# Testing the Etherington's distance duality relation at higher redshifts:   the combination of radio quasars and gravitational waves

**Authors:** Jing-Zhao Qi, Shuo Cao, Chenfa Zheng, Yu Pan, Zejun Li, Jin Li, and, Tonghua Liu

arXiv: 1902.01988 · 2019-05-21

## TL;DR

This study tests Etherington's distance duality relation at high redshifts by combining simulated gravitational wave data from the Einstein Telescope with VLBI radio quasar observations, achieving high-precision verification.

## Contribution

It introduces a novel method of testing the distance duality relation using gravitational waves and radio quasars, extending tests to higher redshifts with improved accuracy.

## Key findings

- Current radio quasar data verify DDR at 1% precision.
- Future ET data could verify DDR at 0.1% precision.
- Combining GW and EM signals enhances cosmological tests.

## LISTED RECORDS
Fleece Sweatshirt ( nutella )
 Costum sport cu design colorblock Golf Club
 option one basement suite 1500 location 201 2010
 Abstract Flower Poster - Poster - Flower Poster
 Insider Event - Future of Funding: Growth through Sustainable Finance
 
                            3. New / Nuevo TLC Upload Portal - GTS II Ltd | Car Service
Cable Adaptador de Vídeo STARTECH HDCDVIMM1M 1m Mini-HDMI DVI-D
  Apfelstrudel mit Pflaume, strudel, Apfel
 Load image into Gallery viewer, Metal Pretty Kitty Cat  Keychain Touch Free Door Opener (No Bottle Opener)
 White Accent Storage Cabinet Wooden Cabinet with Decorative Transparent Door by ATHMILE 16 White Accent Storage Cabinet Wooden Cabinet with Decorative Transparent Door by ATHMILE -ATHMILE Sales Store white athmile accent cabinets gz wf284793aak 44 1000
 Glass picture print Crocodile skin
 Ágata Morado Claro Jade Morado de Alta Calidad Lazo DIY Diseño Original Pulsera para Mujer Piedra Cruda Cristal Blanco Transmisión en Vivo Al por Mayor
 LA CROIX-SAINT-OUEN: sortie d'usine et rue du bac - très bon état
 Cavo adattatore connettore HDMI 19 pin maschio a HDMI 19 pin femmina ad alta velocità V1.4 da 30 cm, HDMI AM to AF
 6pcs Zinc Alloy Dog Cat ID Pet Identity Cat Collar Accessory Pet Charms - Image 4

## PROBLEM 1
Copy the passage of the distance duality summary between "- Current radio" and "enhances cosmological tests.", inclusive, renaming "DDR" as "the distance duality relation" throughout.
## PROBLEM 2
Answer these questions from the distance duality summary.
(a) Which telescope supplies the simulated gravitational wave data?
(b) What kind of observations of radio quasars are combined with those data?
(c) At what precision do current radio quasar data verify the relation?
Use only the distance duality summary as your source and ignore the listing.

## EXPECTED OUTPUT 1
- Current radio quasar data verify the distance duality relation at 1% precision.
- Future ET data could verify the distance duality relation at 0.1% precision.
- Combining GW and EM signals enhances cosmological tests.

## EXPECTED OUTPUT 2
(a) The Einstein Telescope.
(b) VLBI observations.
(c) 1% precision.